The finding came this week after French doctors retested samples taken on Dec. 27 from a patient who had pneumonia — days before Chinese authorities first reported the previously unknown virus to the World Health Organisation, and weeks before the Chinese acknowledged that human-to-human transmission of the virus was even possible.
It was nearly a month before the disease was first officially acknowledged to have emerged in France.
The doctors who made the finding said they tested the samples twice to avoid false positives. But they acknowledged that they could not completely rule out that possibility.
They also cautioned that it was unclear whether the man, if the tests were accurate, had passed the virus on to anyone else.
The French government did not comment on the case on Tuesday.
The new case may add to an understanding of how late authorities in Europe were in recognising that the virus had arrived in their midst and in fashioning a full-throttle response.
It also suggests that the virus had made its way out of Asia, let alone China, long before measures to cut it off and contain its spread. The first case outside of China was reported in Thailand on Jan. 13.
The detection of the new case in France comes as doctors in the United States have documented deaths from the virus weeks earlier than initially reported, and a model has suggested that silent outbreaks had spread for weeks before detection.
The new French case was found at the Avicenne and Jean Verdier hospitals, in the northern suburbs of Paris. Dr. Yves Cohen, the head of intensive care at those hospitals said on Sunday that his staff had decided to test samples from patients diagnosed with atypical pneumonia in December and January for the coronavirus.
At the time, the patients had been checked for seasonal flu and for other coronaviruses, but not for the new coronavirus, which was little known and not thought to have reached Europe.
Dr. Cohen told the BFM TV news channel that the doctors detected one case of Covid-19, the disease caused by the virus, from a Dec. 27 sample, adding that the sample had been tested several times to rule out a false positive.

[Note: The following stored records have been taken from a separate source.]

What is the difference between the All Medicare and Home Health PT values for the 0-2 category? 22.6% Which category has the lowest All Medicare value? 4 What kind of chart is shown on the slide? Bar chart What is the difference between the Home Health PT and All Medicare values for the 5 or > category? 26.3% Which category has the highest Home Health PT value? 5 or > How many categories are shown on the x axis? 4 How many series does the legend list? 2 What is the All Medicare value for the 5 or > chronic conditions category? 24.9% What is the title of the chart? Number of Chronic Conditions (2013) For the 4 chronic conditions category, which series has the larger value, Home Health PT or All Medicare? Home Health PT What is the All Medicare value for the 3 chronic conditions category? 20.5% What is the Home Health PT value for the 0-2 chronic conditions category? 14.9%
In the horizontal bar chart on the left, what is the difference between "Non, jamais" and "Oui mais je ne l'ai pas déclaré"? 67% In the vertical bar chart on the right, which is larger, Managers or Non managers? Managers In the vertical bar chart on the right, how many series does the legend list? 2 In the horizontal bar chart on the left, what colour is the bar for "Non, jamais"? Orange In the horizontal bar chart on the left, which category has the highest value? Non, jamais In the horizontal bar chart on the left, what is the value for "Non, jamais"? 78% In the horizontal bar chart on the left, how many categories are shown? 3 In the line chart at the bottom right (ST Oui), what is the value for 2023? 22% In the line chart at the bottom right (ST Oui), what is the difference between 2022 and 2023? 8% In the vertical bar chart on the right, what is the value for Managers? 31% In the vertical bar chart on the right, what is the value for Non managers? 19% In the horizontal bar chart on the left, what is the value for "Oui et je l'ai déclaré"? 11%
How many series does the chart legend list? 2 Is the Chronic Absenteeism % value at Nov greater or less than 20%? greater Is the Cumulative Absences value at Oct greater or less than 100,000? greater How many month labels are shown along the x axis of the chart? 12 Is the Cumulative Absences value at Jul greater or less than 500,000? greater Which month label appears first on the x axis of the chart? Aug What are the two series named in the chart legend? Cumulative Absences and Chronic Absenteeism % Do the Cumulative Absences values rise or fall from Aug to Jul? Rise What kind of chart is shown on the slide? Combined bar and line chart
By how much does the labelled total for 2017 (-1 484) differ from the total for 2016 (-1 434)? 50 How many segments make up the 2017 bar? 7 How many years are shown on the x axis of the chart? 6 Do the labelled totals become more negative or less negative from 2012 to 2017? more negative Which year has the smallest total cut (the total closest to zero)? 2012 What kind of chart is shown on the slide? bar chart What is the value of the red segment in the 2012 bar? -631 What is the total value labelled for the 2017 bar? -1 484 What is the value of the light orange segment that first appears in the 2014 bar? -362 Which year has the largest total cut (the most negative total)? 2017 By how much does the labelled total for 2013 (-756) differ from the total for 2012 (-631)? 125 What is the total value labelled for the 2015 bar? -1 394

The patient, a 42-year-old man born in Algeria who has lived in France for many years, had not been abroad since August, according to Dr. Cohen and others, whose study of the case has been peer-reviewed and accepted for publication in the International Journal of Antimicrobial Agents.
“He could be patient zero, but maybe there were others in other regions,” Dr. Cohen said, meaning the first person to be infected with the virus in France.
It is not yet entirely clear how the man caught the infection. But experts have long suspected that the coronavirus may have spread internationally before the first officially reported cases.
France’s health ministry said on Tuesday that authorities were in contact with scientists and experts from other countries on the timeline of the spread of the virus, and that they would carry out further investigations “if they appear necessary.”